Se a poesia nos surge como o privilégio que é próprio da dimensão contemplativa e desse engenho espantoso através do qual o homem é capaz de arrancar de si um tumulto inesperado e organizar as suas forças mesmo quando tudo o empurra para o pessimismo, contrariar essa vitalidade desesperada é negar a diferença que explica a feição imponderável daquilo que torna certos homens presenças tão inquietantes. É aí, nos seus actos que rompem com as piores nódoas da existência, que o princípio do contágio opera e nos instiga a deixar testemunho e com ele transformar o mundo.
Mas isso só é possível se o homem puder escapar por um instante que seja à sua identidade, a tudo aquilo que o sufoca, e a isso se liga o seu “dom de desaparecer”. Blanchot frisa que “nesse desaparecimento manifesta-se também o poder de reter, e nessa morte mais pronta exprime-se a ressurreição, a alegria de uma vida transfigurada”.
Ao insistir tanto no nome, sendo-lhe perpetuamente devolvido num naufrágio que não mais cessa, a poesia de Freitas parece viver engasgada com um trauma, algo parecido com aqueles brinquedos que gaguejam uma melodia apropriada pela sua doçura à infância isto até que esta, na sua repetição, acaba às tantas estrangulada pelo próprio cordel, esse fio que se puxa para dar corda, mas que às tantas já degrada aquela breve frase musical. Assim, o brinquedo torna-se sinal de um trauma, e aquele que lhe puxava o cordel aparece-nos anos depois a deplorar “a inútil alma que emprestamos às coisas”.
No fundo, a morte acaba por assemelhar-se a esse brinquedo, e de tão gasta a sua frase musical, esta devasta toda a potência elegíaca. Com todos os equívocos e os destroços que se acumulam no horizonte, numa época em que o niilismo parece marcar toda a civilização e ser também o seu destino, o cinismo torna-se sedutor e faz escola.
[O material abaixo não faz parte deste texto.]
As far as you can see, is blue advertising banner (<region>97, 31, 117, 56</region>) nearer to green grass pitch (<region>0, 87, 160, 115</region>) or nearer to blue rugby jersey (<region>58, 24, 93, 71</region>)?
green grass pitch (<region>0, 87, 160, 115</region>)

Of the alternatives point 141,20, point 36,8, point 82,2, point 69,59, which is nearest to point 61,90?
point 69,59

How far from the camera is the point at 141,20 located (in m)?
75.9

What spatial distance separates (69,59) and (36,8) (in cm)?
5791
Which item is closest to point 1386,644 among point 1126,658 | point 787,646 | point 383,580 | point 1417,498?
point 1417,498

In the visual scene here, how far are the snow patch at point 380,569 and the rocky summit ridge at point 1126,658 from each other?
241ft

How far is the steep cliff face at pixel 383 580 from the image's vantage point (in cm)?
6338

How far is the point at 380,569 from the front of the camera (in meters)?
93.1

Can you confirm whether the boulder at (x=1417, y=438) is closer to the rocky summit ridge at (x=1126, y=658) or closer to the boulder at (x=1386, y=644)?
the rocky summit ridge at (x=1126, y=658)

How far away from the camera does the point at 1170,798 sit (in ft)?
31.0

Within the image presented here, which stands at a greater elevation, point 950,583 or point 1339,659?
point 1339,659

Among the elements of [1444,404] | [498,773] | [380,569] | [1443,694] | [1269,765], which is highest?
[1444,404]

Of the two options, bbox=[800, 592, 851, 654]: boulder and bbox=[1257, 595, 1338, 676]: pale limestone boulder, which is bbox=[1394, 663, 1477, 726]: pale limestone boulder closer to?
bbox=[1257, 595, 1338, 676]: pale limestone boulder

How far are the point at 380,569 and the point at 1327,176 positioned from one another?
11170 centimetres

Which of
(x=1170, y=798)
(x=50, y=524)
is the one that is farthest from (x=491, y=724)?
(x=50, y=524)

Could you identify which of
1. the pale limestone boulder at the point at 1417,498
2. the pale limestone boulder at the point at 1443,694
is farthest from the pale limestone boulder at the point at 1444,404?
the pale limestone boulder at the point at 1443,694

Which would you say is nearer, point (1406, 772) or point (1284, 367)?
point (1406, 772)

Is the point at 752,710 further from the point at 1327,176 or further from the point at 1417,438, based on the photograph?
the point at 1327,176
Esse pensamento que nega a existência de qualquer valor, proclamando que a vida não se fundamenta em nada e que não faz sentido procurar-lhe o significado. Daí que a própria impotência seja um factor de união entre aqueles que só sabem falar de si como seres sensíveis e aviltados, uma geração de vítimas e ofendidos. Certamente para quem vive deste modo a sua vida, a morte só pode ser mais outra imperdoável ofensa.
Já Blanchot recorda que, num sentido poético, “morrer não será morrer mas transformar o facto da morte, em que o esforço para ensinar-nos a não renegar o extremo, a expormo-nos à perturbadora intimidade do nosso fim, concretizar-se-á na afirmação apaziguadora de que não existe morte, de que ‘perto da morte já não se vê a morte’”.
Este penetrante crítico literário toma balanço nos versos de Rilke e lembra-nos que o que define a condição humana é precisamente a desenvoltura desse “animal que vive no Aberto”, e que por isso se liberta da morte.
Por outro lado, este mesmo poder pode ser invertido e tornar-se a razão da nossa clausura mais mesquinha (“tudo o que existe é um excesso,/ a visitar-nos trocista em condoída pobreza”, escreve Freitas), dessa forma de agonia perpétua, uma vez que é na medida em que estamos submetidos à perspectiva de uma vida limitada e mantida entre limites que, na verdade, nos condenamos a só ver a morte. E Blanchot cita mais alguns versos de Rilke: “Só a vemos a ela; o animal livre/ tem sempre o seu declínio atrás dele,/ e diante dele Deus, e quando avança, avança/ na Eternidade, assim como fluem as fontes.”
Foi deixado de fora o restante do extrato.